Bir Radyo...
Rahmetli babam bu "AGA" markalı radyodan kulağını dayar haberleri dinlerdi.
Küçüktüm.
Evimiz kerpiçten yapılmış, bahçeli bir evdi. Ahşap pervazlı penceresinden dışarı baktığımızda ağaçların arasından mavi gökyüzünü görürdük.
Sabah uyandığımda serçe sesleri, bahçe kenarında "harıkta" (küçük su kanalında) akan su sesine karışır, tatlı bir armoni oluştururdu. Tabiatın kusursuz bestesi ile büyüdüm.
Her şey doğaldı.
Kavgalarımız, dostluklarımız, yemeklerimiz, gülüşlerimiz, ağlayışlarımız, fakirliğimiz, zenginliğimiz... Her şey doğaldı.

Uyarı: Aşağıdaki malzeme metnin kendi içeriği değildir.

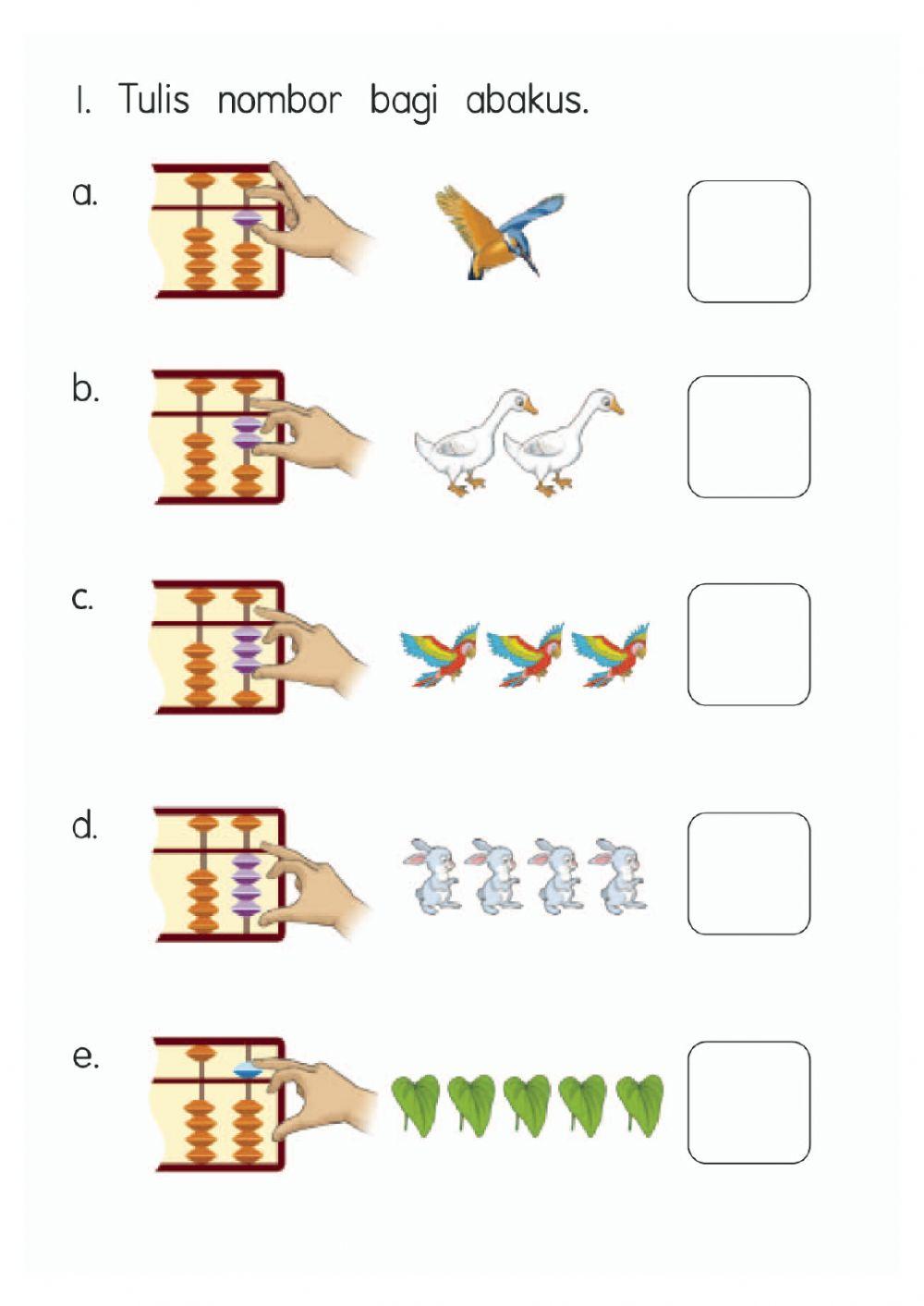 1. Tulis nombor bagi abakus.

a.

b.

c.

d.

e.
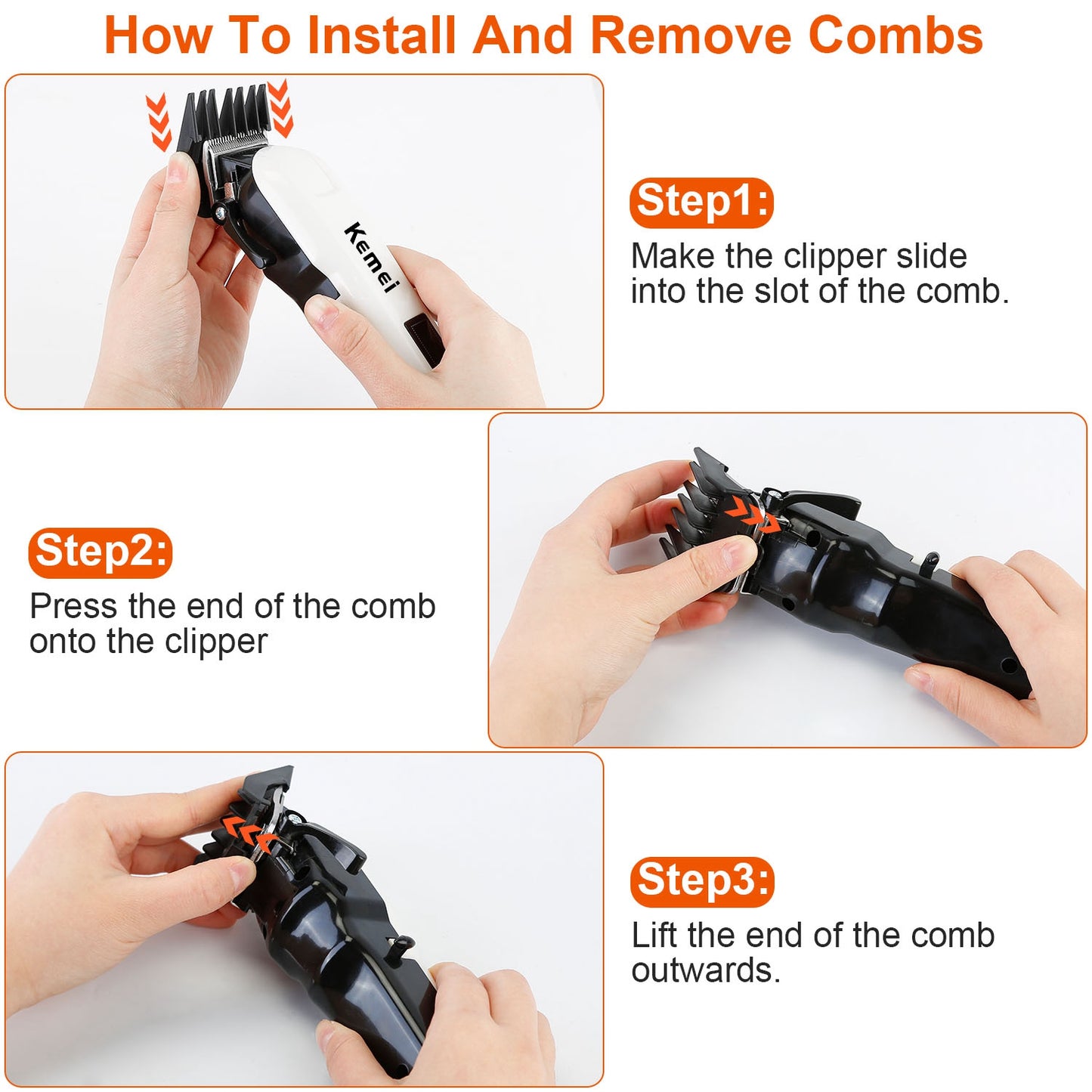 How To Install And Remove Combs

Kemei

Step1:

Make the clipper slide into the slot of the comb.

Step2:

Press the end of the comb onto the clipper

Step3:

Lift the end of the comb outwards.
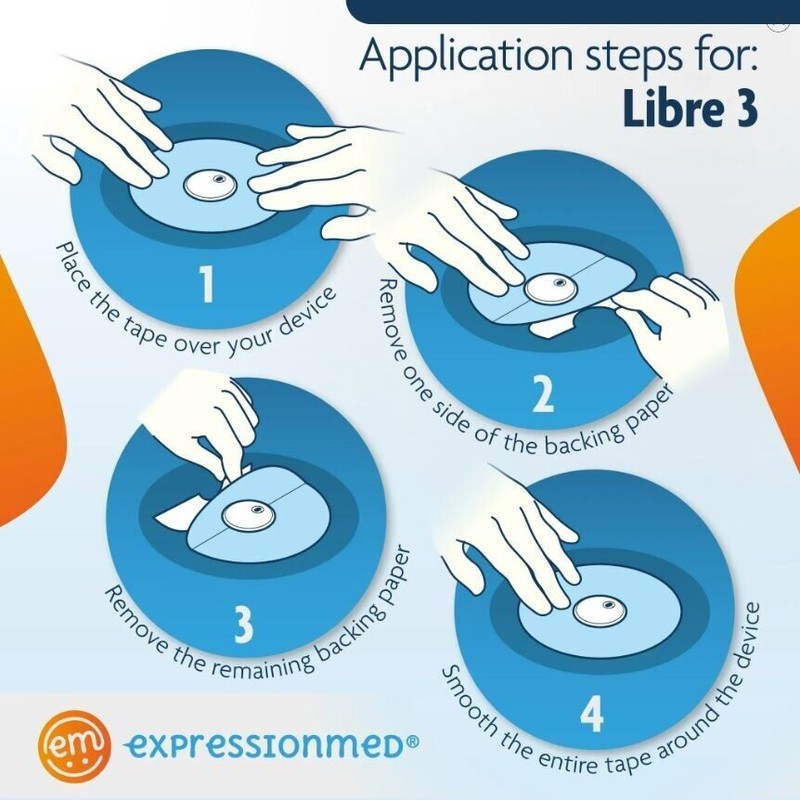 Application steps for:
Libre 3

1
Place the tape over your device

2
Remove one side of the backing paper

3
Remove the remaining backing paper

4
Smooth the entire tape around the device

em
expressionmed®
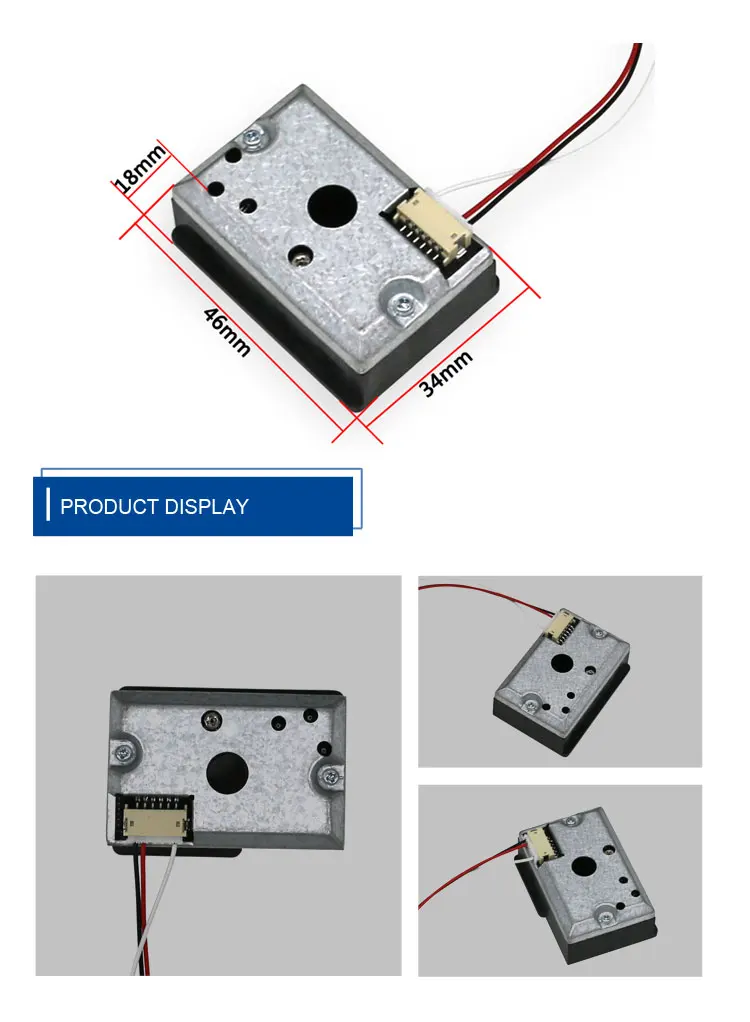 18mm
46mm
34mm

PRODUCT DISPLAY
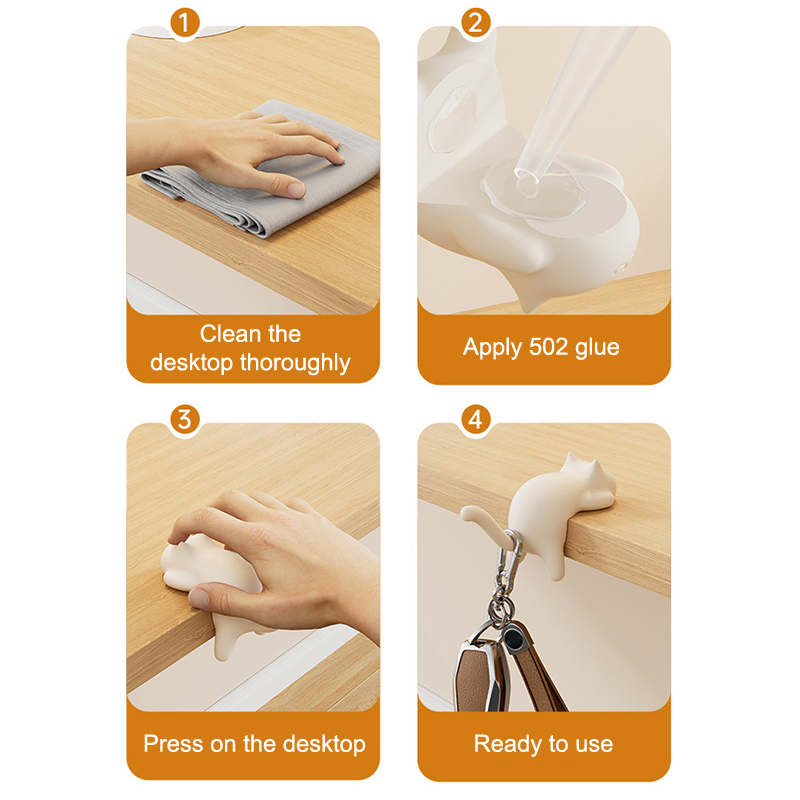 1

Clean the desktop thoroughly

2

Apply 502 glue

3

Press on the desktop

4

Ready to use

Annem, ekmekçi Keziban'ın pişirdiği tandır ekmeği ıslatır, organik beyaz peynir kordu önümüze... Ah o tadı hiç unutamam. Tandır ekmeğine düşkünlüğüm anne sütüne düşkünlüğümüz kadar aşırıdır.
Annem genellikle bulgur pilavı yapardı. Yanında da ekşi ayran ve yeşil soğanı... Bazen de kiraz yaprağı sarması, bazen sıkma köfte, bazen de simit pilavı...
Bulgur bizim yemeklerimizin ana malzemesi idi... Bulguru çıkarırsanız biz aç kalırdık.
Annem beni küçükken açık alanda, teştin içinde yıkardı, bahçede ocak üstünde kaynattığı suyu getirir, soğuk suyla aşlar, sonra tas tas üzerimize döker bizi güzel bi temizlerdi. Komşular pencereden ya da çatıdan beni görürler diye çekinir, utanır, sıkılır, ellerimle önümü arkamı kapatırdım :)
Hayat bizde hep doğaldı.
Annem temizlik hastasıydı. Dışarıda toz toprak içinde oynadıktan sonra eve geldiğimde mutlaka beni döverdi, üzerimde sopayı kırdıktan sonra üstümü başımı çıkarır, ellerimi ayaklarımı yıkar, söylene söylene beni odaya çıkarırdı.
Üst baş dediysem öyle cicili bicili elbiselerimiz yoktu. Her şeyimiz delikli idi... O zamanki paralar da delikli idi giysilerimiz de... Delikli çorap, delikli pantolon, delikli ayakkabı... Giydiğimiz gömlek ve pantolonların her yerinde yama vardı.
Rahmetli babam hep dava peşindeydi, memleket meselesi ev meselesinden daha önemliydi. Annem de tam tersiydi, hep eviyle çağa çoluğuyla meşgul olurdu. Babamla annem arasında ciddi bir anlayış ve hayat tarzı farkı vardı. (Ben de biraz babama çekmişim, memleket derdi bütün dertlerin üstünde galiba...)
Babam gazete, dergi okur, radyoda haber dinlerdi. İşte şu aşağıda gördüğünüz AGA markalı radyodan... "Arkası yarın" diye bir tiyatro programı vardı. Aman Allahım! Bayılırdım. Yarını iple çeker, heyecanla beklerdim. (Bendeki okuma, edebiyat aşkı belki de ilk olarak buradan aşılandı, kim bilir...)
O zamanlar, Gündüzbey'den Malatya'ya (9 kilometre) eski model bir minibüs vardı, şehre gitmenin büyük bir iş olduğunu sanırdım. Minibüse binerken genellikle pencere kenarına otururdum, şehirden geldiğimi görsünler, hava atayım diye... Şehirden geliyordum :)
Yenimalatya Gazetesi'nde muhabirliğe başlayana kadar hiç param olmadı. Babam bize pek para vermezdi, çünkü aldığı maaşı hep "dava"ya harcardı. Paramız olmadığı için şehre her zaman gidemezdik. Bir gün bibimoğlu Vahapla karar verdik, minibüsün arkasındaki demirlere tutunup kaçak olarak şehre gidecektik.
Şoför son anda bizi fark etti, minibüs durmaya yakın atladık.
Sonuç felaket: Yüzümüz gözümüz param parça oldu.
Eve geldiğimizde üstüne üstlük bir de annelerimizden dayak yedik.
Ah ah!
Bir radyo bakın beni nerelere aldı götürdü.
Bir radyo.
Çocukluk anıları, insanı neden bu kadar çeker, alır götürür başka diyarlara bilmem ki...
Sonra, bir gün, 6 Şubat çıkageldi, kapımıza dayandı, evlerimizle beraber anılarımızı, acı tatlı hatıralarımızı da yıktı. Köyümüzün ve sinemizin ta orta yerinde kocaman bir boşluk oluştu. Mazimizle avunurduk, o da kalmadı. ????